Obtain Kernel and KernelSU Sources

With the compiler ready, the next step is to obtain source code for both the kernel and KernelSU. Since I'm using LineageOS, I can directly download kernel source code from LineageOS's GitHub repository: https://github.com/LineageOS/android_kernel_motorola_sm8550

You can also look for kernel source code from the manufacturer's website. Since the Linux kernel is licensed under GPLv2, all phone manufacturers must open source their modified kernel source code.

In the Nix package manager, you can use fetchFromGitHub to download kernel source code from GitHub:

fetchFromGitHub {
  owner = "LineageOS";
  repo = "android_kernel_motorola_sm8550";
  rev = "1bdeb4f5c8d2b98ef5f2bedaa5d704032dffd676";
  fetchSubmodules = false;
  sha256 = "sha256-ZK/DH5N5LdkLe48cANESjw1x74aXoZLFoMAwEDvzEk4=";
};

But this gives you the kernel source code at the commit specified by rev argument, with no automatic updates. To fix this, we can use Nvfetcher to automatically get the latest commit. First create a nvfetcher.toml file:

[linux-moto-rtwo-lineageos-22_1]
src.git = "https://github.com/LineageOS/android_kernel_motorola_sm8550.git"
src.branch = "lineage-22.1"
fetch.github = "LineageOS/android_kernel_motorola_sm8550"

And then run Nvfetcher: nix run github:berberman/nvfetcher

Nvfetcher will download the latest commit based on your configuration, and write it to _sources/generated.nix. Now you can use the kernel source code from this file:

let
  sources = callPackage ../_sources/generated.nix { };
in
  sources.linux-moto-rtwo-lineageos-22_1.src

We can use the same approach for KernelSU, but since KernelSU only supports GKI kernels starting from 1.0, we can only use the last version 0.9.5 still has support for other kernels:

# nvfetcher.toml

[kernelsu-stable]
src.manual = "v0.9.5"
fetch.git = "https://github.com/tiann/KernelSU.git"

# We also need to get the revision code (commit count). For 0.9.5 just hardcode it
[kernelsu-stable-revision-code]
src.manual = "11872"
# Download URL doesn't matter, we only need the version code
fetch.url = "https://example.com"

But now there is a KernelSU Fork KernelSU-Next that supports both GKI and non-GKI kernels, so we can use it for the latest features:

# nvfetcher.toml

[kernelsu-next]
src.github = "rifsxd/KernelSU-Next"

● ● ● ●

● EXERCISE TASK 1
Collect every line of the entries that contains the word "photograph".
● EXERCISE TASK 2
Carry on the guide to obtaining kernel and KernelSU sources from the point where it stops.
The guide to obtaining kernel and KernelSU sources and the entries below it are unrelated material.

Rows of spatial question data
● ● ● ●

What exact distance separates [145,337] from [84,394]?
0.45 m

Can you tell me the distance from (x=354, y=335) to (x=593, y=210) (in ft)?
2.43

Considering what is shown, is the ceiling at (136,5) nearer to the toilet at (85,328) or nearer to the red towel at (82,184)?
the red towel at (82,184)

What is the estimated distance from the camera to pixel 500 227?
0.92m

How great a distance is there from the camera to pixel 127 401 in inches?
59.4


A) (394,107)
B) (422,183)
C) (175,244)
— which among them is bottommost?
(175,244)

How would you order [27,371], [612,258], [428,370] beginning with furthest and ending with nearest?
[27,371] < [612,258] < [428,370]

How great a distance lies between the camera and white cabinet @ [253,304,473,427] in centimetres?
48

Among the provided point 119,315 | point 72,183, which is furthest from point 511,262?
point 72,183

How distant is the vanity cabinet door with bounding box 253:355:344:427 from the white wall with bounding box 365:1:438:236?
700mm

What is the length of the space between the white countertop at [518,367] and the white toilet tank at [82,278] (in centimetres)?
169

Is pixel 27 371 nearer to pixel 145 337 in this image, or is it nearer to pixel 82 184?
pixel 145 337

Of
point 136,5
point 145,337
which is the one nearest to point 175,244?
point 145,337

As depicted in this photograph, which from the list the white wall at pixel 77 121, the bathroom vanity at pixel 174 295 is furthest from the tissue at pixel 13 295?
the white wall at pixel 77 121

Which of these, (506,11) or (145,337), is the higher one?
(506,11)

● ● ● ●

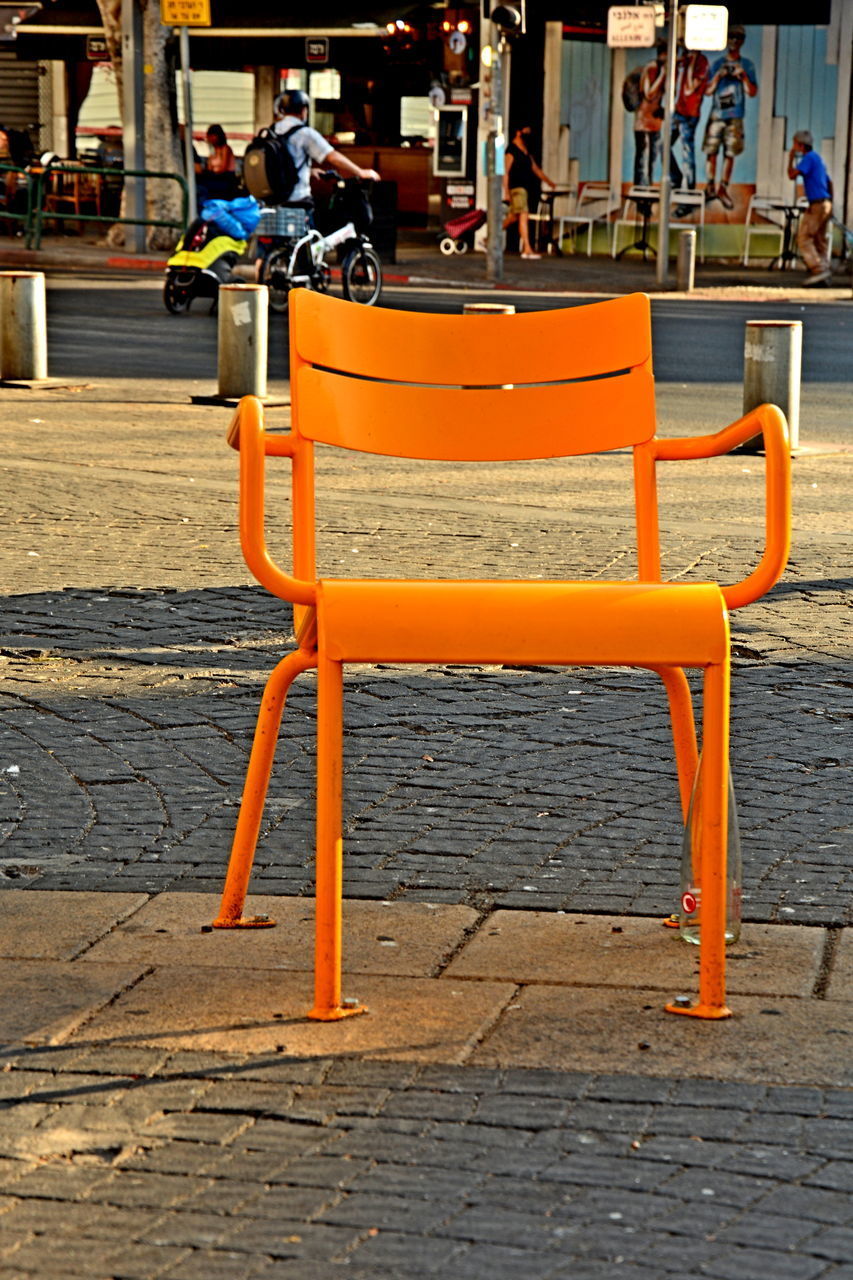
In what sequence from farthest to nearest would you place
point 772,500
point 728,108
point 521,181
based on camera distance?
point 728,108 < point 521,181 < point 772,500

● ● ● ●

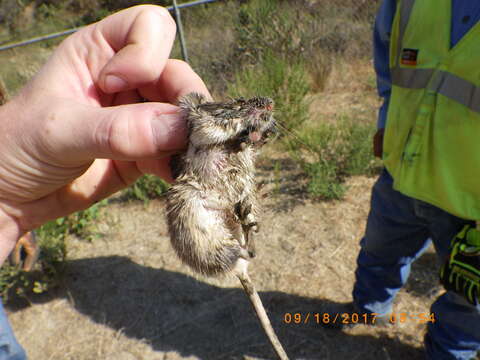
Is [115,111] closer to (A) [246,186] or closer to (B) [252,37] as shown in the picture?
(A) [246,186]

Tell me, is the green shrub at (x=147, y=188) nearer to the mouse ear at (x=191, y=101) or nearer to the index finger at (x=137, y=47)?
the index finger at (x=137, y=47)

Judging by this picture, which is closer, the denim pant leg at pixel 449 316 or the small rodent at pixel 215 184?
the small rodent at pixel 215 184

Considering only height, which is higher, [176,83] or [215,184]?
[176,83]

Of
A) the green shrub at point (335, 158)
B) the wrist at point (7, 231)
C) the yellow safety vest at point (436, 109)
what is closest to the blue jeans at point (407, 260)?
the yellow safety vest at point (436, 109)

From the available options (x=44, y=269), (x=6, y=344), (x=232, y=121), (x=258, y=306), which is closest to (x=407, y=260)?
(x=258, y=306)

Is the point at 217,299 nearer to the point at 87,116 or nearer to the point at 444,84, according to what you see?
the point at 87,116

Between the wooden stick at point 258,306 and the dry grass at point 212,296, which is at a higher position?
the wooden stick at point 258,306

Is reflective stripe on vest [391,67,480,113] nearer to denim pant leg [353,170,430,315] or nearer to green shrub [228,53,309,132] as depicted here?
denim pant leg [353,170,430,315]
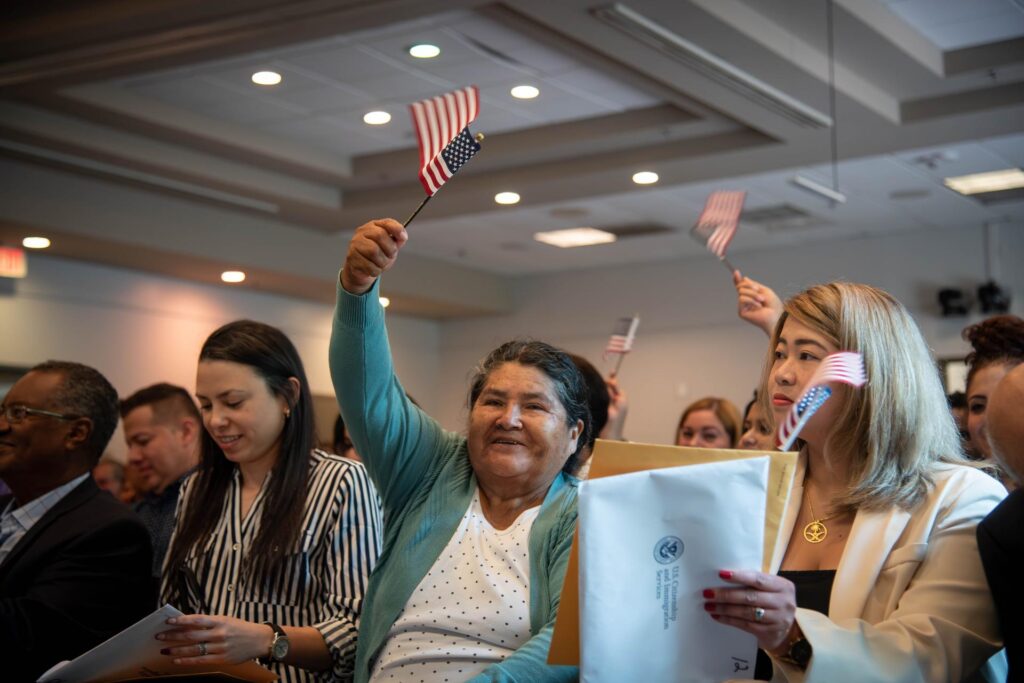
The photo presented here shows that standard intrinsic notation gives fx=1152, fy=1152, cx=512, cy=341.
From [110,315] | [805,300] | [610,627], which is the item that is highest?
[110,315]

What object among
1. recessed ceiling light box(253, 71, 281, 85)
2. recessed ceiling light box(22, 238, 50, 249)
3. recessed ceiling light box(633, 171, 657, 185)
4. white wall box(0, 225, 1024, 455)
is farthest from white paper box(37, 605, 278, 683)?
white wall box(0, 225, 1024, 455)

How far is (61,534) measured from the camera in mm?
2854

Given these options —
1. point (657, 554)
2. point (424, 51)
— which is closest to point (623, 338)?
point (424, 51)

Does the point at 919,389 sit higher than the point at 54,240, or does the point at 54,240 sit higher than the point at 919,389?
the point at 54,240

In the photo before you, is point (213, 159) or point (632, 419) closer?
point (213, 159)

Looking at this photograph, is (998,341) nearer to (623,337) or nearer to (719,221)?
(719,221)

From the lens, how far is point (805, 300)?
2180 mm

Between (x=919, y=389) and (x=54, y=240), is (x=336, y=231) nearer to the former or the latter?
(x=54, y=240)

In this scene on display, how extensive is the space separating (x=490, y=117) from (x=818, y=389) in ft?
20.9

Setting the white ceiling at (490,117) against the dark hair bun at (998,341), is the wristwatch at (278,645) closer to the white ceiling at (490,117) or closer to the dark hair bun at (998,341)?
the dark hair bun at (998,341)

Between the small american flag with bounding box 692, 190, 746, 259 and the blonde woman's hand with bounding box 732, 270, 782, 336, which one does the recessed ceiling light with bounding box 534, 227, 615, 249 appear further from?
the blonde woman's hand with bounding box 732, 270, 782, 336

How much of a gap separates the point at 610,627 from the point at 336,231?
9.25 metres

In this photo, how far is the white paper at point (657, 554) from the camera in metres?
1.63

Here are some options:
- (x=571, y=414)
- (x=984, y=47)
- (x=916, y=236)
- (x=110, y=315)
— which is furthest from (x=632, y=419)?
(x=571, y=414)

● ● ● ●

● TASK RESULT 1
As depicted in this photograph, which from the list the white wall at pixel 77 121, the bathroom vanity at pixel 174 295 is furthest from the tissue at pixel 13 295?
Looking at this photograph, is (998,341) nearer to (623,337) or nearer to (719,221)?

● TASK RESULT 2
fetch.git = "https://github.com/rifsxd/KernelSU-Next.git"

# Extract commit count from the manager APK filename released by KernelSU-Next
[kernelsu-next-revision-code]
src.webpage = "https://api.github.com/repos/rifsxd/KernelSU-Next/releases?per_page=1"
src.regex = "download\\/v[0-9\\._]+\\/KernelSU[^\"]*_([0-9]+)-release\\.apk"
# Download URL doesn't matter, we only need the version code
fetch.url = "https://example.com"

Patch Kernel Source Code

With kernel source code and KernelSU ready, the next step is to follow KernelSU's official guide to modify the kernel. What I did is just converting the steps into Bash scripts and put them in the Nix files.

The only thing worth mentioning is that KernelSU will try to obtain the commit count with Git, which is the version number you see in KernelSU manager. But because of a limitation by Nix package manager, there is no Git-related information in the downloaded source code. Therefore, we need to modify KernelSU's scripts to use the commit count we obtained earlier:

let
  # Create a fake git command to prevent "command not found" errors
  fakeGit = writeShellScriptBin "git" ''
    exit 0
  '';
in
stdenv.mkDerivation {
  # ...

  nativeBuildInputs = [
    fakeGit
  ];

  postPatch = ''
    export HOME=$(pwd)

    # Copy KernelSU to the kernel source folder
    cp -r ${kernelSU.src} ${kernelSU.subdirectory}
    chmod -R +w ${kernelSU.subdirectory}

    # Override KernelSU version and prevent it from getting version from Git
    sed -i "/ version:/d" ${kernelSU.subdirectory}/kernel/Makefile
    sed -i "/KSU_GIT_VERSION not defined/d" ${kernelSU.subdirectory}/kernel/Makefile
    sed -i "s|ccflags-y += -DKSU_VERSION=|ccflags-y += -DKSU_VERSION=\"${kernelSU.revision}\"\n#|g" ${kernelSU.subdirectory}/kernel/Makefile

    # Replace shebangs like #!/bin/sh in compilation scripts to paths in isolated environment
    patchShebangs .

    # Call KernelSU's script to apply patches
    bash ${kernelSU.subdirectory}/kernel/setup.sh
  '';

  # ...
}

The full source code can be found at https://github.com/xddxdd/nix-kernelsu-builder/blob/main/pipeline/patch-kernel-src.nix.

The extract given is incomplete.